SUPPLIED PASSAGE:
# # #
Simulate the Dataset

python

import pandas as pd
import numpy as np

np.random.seed(42)
n = 3000

# GadaaLabs e-commerce orders
orders = pd.DataFrame({
    "order_id": range(1, n + 1),
    "customer_id": np.random.randint(1, 501, n),
    "product_id": np.random.choice(["SKU-001", "SKU-002", "SKU-003", "SKU-004", "SKU-005"], n),
    "category": np.random.choice(["Electronics", "Clothing", "Books", "Home", "Sports"],
                                  p=[0.30, 0.25, 0.20, 0.15, 0.10], size=n),
    "order_date": pd.date_range("2023-01-01", periods=n, freq="2h"),
    "revenue": np.concatenate([
        np.random.exponential(scale=75, size=n - 50),
        np.random.exponential(scale=800, size=50),   # A few large orders
    ]),
    "quantity": np.random.randint(1, 8, n),
    "status": np.random.choice(["completed", "cancelled", "refunded"],
                                p=[0.75, 0.15, 0.10], size=n),
    "segment": np.random.choice(["SMB", "Enterprise", "Consumer"],
                                 p=[0.30, 0.20, 0.50], size=n),
    "channel": np.random.choice(["organic", "paid", "email", "direct"],
                                 p=[0.35, 0.30, 0.20, 0.15], size=n),
    "customer_age": np.random.randint(18, 72, n),
    "days_since_signup": np.random.exponential(scale=180, size=n).astype(int).clip(0, 1800),
})

# Revenue is right-skewed (realistic for e-commerce)
orders["revenue"] = orders["revenue"].round(2)

print("Dataset shape:", orders.shape)
print(orders.dtypes)

Univariate Analysis: Numeric Columns

The Complete Numeric Summary

python

def numeric_eda(series: pd.Series, title: str = None) -> dict:
    """
    Full univariate analysis for a numeric column.
    Returns stats dict and shows a 4-panel chart.
    """
    title = title or series.name
    clean = series.dropna()
    n = len(clean)

    # Compute stats
    stats_dict = {
        "n": n,
        "n_null": series.isnull().sum(),
        "mean": clean.mean(),
        "median": clean.median(),
        "std": clean.std(),
        "cv": clean.std() / clean.mean() if clean.mean() != 0 else None,  # Coefficient of variation
        "skewness": clean.skew(),
        "kurtosis": clean.kurt(),
        "p1": clean.quantile(0.01),
        "p5": clean.quantile(0.05),
        "p25": clean.quantile(0.25),
        "p75": clean.quantile(0.75),
        "p95": clean.quantile(0.95),
        "p99": clean.quantile(0.99),
        "iqr": clean.quantile(0.75) - clean.quantile(0.25),
        "n_zeros": int((clean == 0).sum()),
        "n_negative": int((clean < 0).sum()),
    }

    # Shapiro-Wilk normality test (on sample — computationally limited to ~5000 obs)
# # #
DATA BELOW:

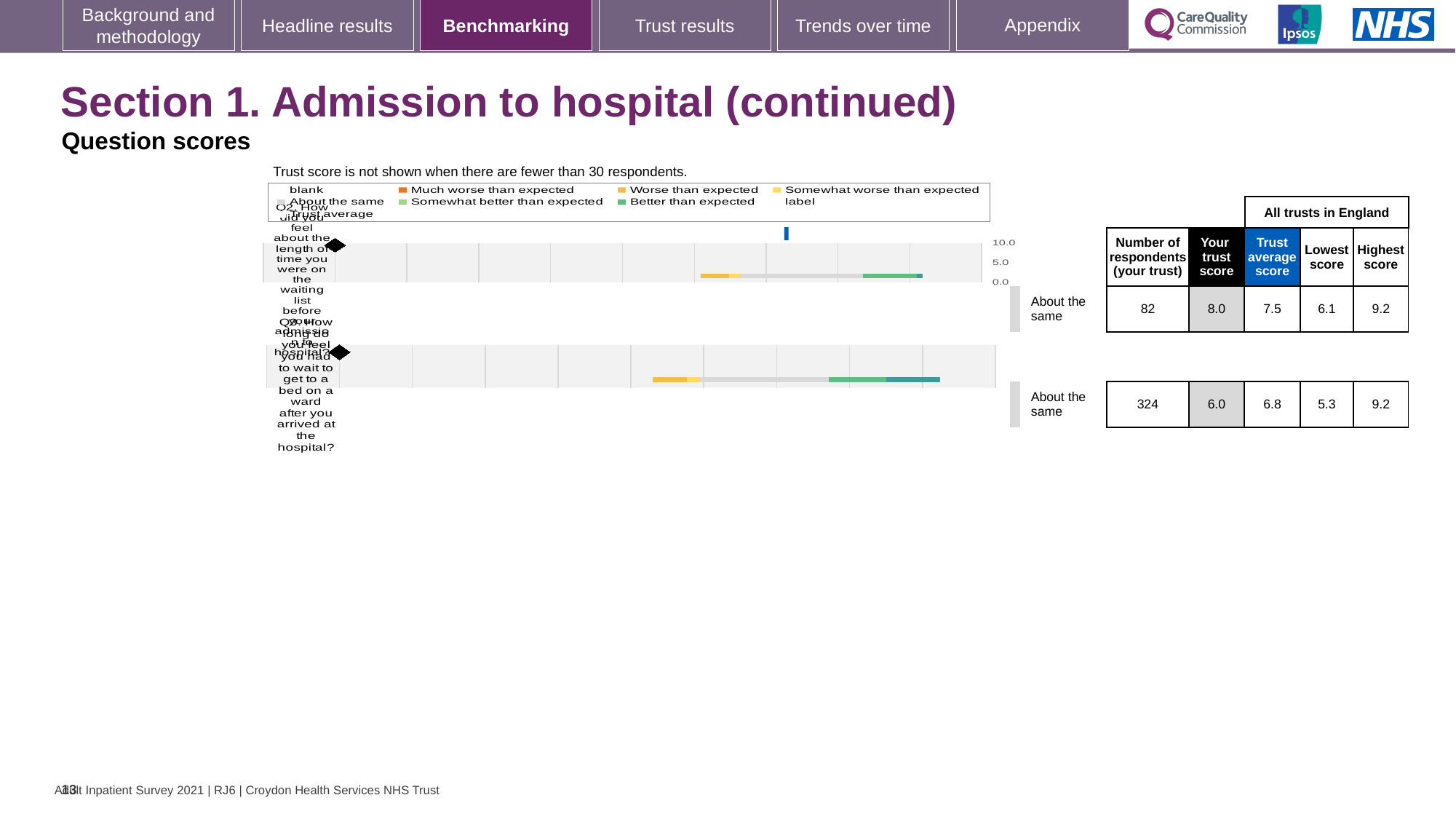
How many respondents answered Q3 for this trust? 324 How many respondents answered Q2 for this trust? 82 Which question has the higher trust score, Q2 or Q3? Q2 What benchmark category is shown for Q2's trust score? About the same What is the lowest score across all trusts in England for Q3? 5.3 What is the trust score for Q3 (how long did you feel you had to wait to get to a bed on a ward)? 6.0 How many questions are plotted on the chart? 2 By how much does the trust score for Q2 exceed the trust average score for Q2? 0.5 By how much is the trust score for Q3 below the trust average score for Q3? 0.8 What is the trust average score across all trusts in England for Q2? 7.5 What is the highest score across all trusts in England for Q3? 9.2 What is the trust score for Q2 (how did you feel about the length of time on the waiting list before admission)? 8.0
# # #
WORK REQUIRED:
From the code that simulates the orders dataset, translate this comment into Spanish: "Revenue is right-skewed (realistic for e-commerce)".

SOLUTION FOR THIS PROBLEM:
Los ingresos presentan una asimetría a la derecha (realista para el comercio electrónico)